*EXERCISE DETAILS*. Wherever a line in the data below holds "United", copy that line.
───── INPUT
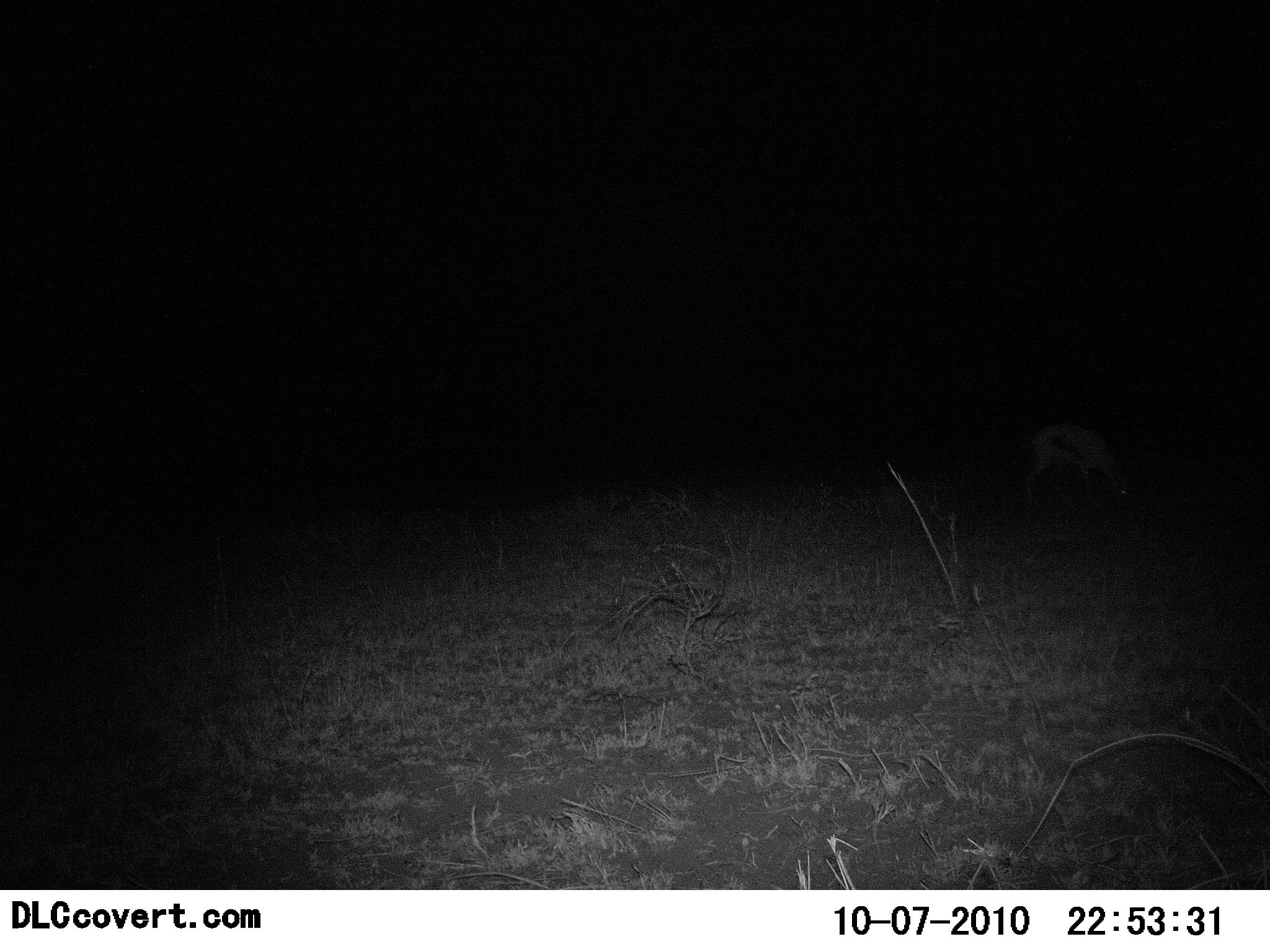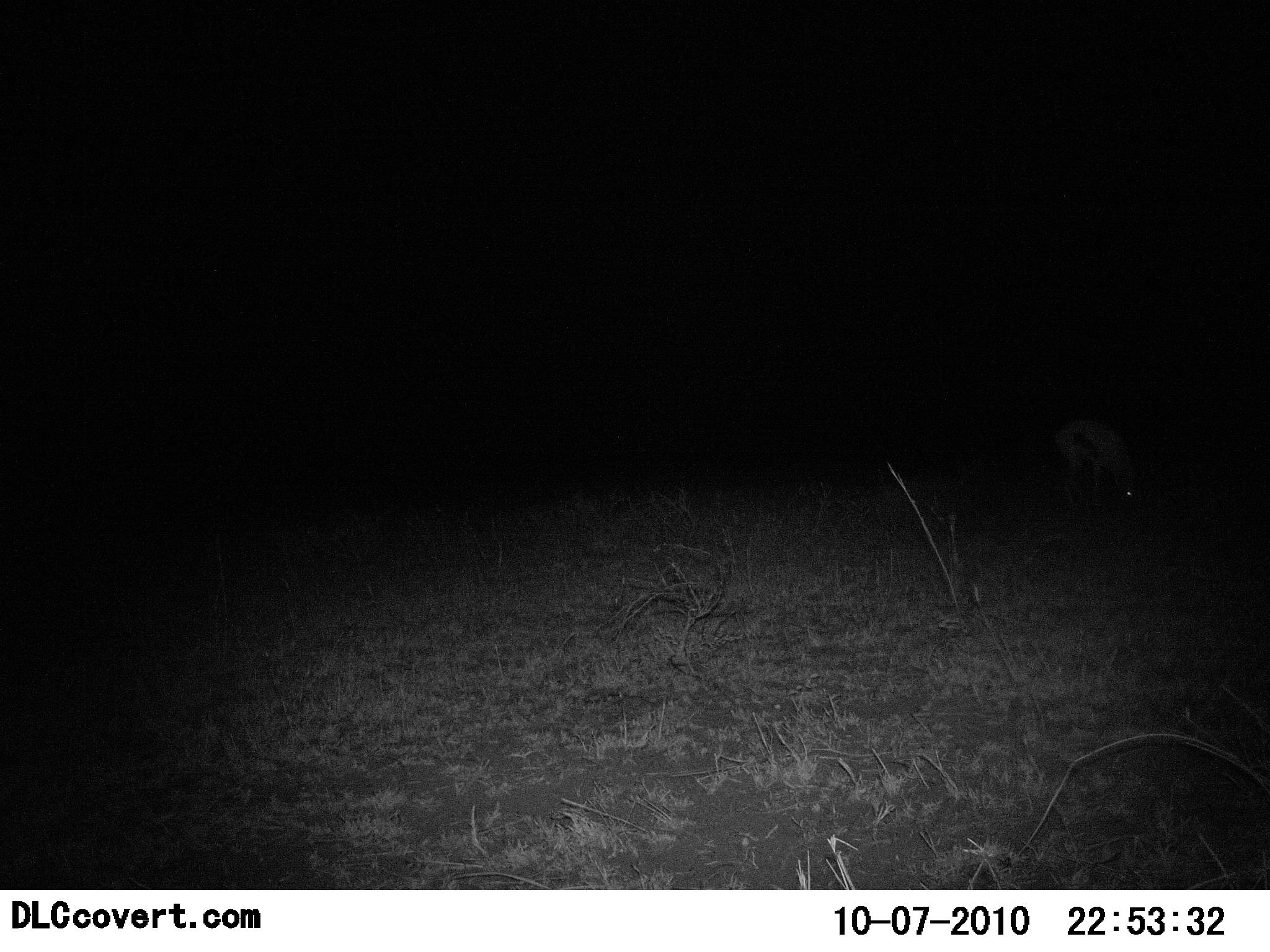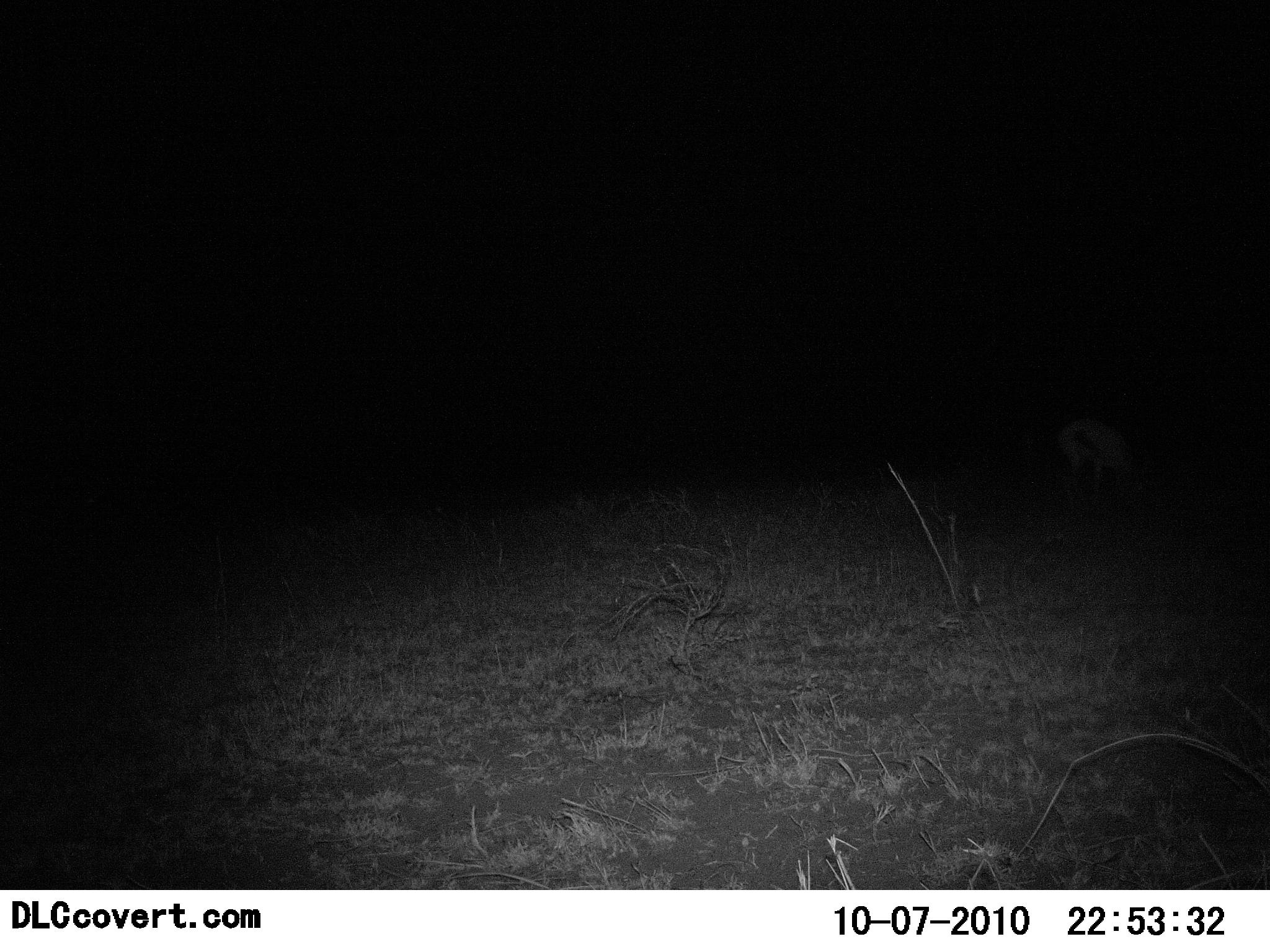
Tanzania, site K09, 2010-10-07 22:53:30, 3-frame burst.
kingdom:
──────────
───── INPUT
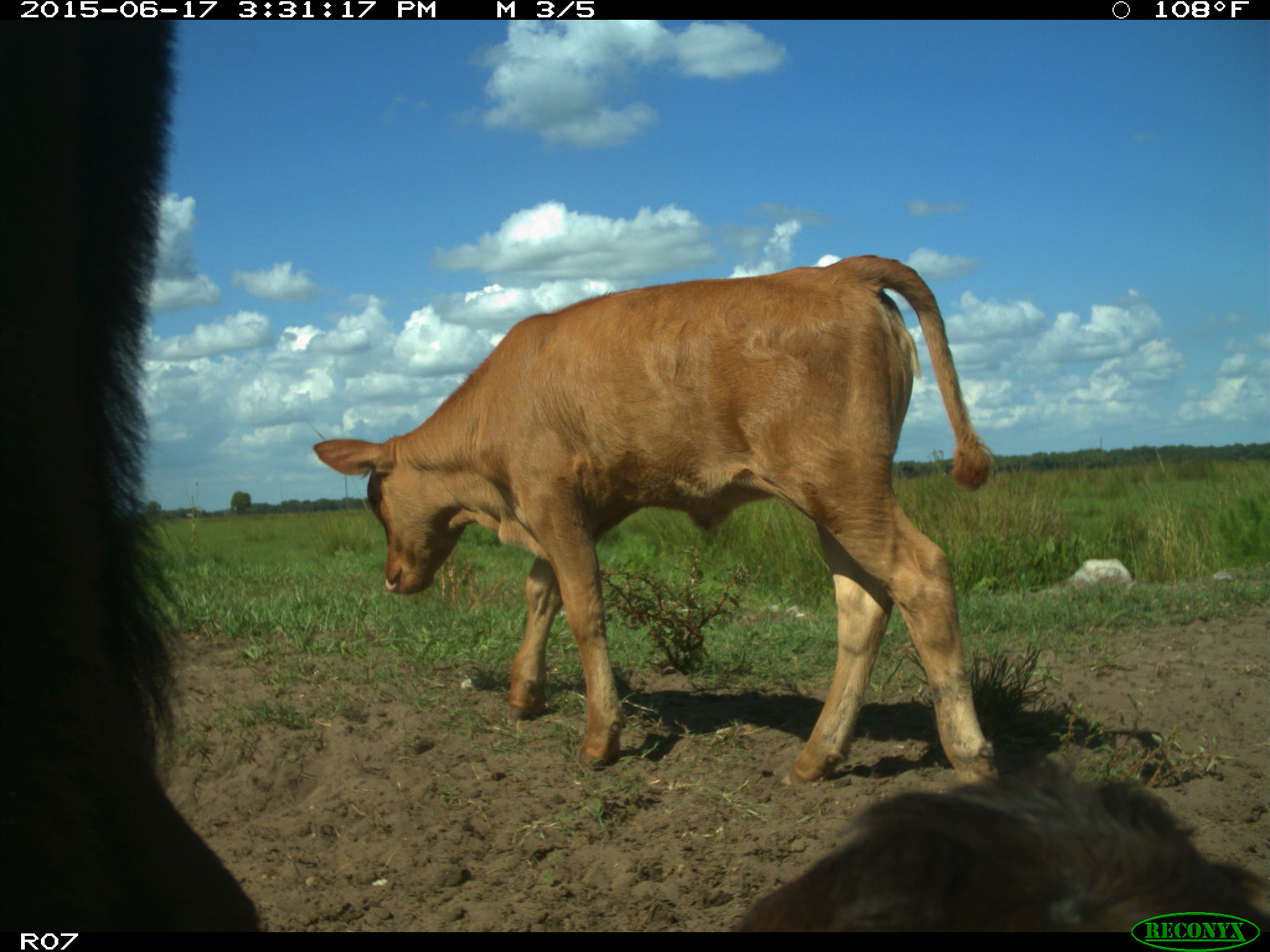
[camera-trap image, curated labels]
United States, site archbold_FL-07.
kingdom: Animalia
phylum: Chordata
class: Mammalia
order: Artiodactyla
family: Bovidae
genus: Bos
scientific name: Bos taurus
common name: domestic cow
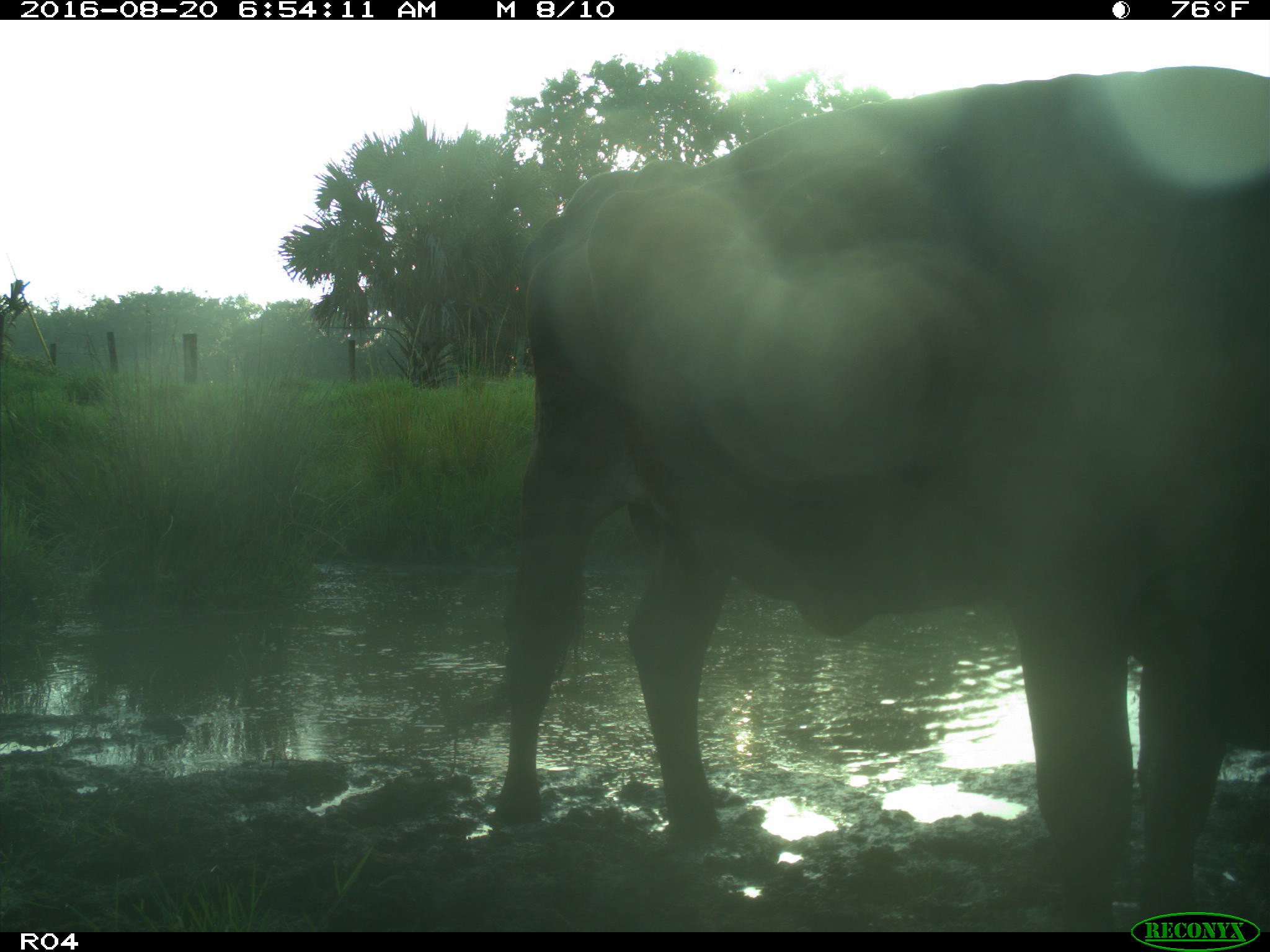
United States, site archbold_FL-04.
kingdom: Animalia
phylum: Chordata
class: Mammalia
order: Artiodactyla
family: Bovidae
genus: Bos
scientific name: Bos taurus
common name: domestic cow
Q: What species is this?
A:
──────────
*SOLUTION FOR THIS EXERCISE*.
United States, site archbold_FL-07.
United States, site archbold_FL-04.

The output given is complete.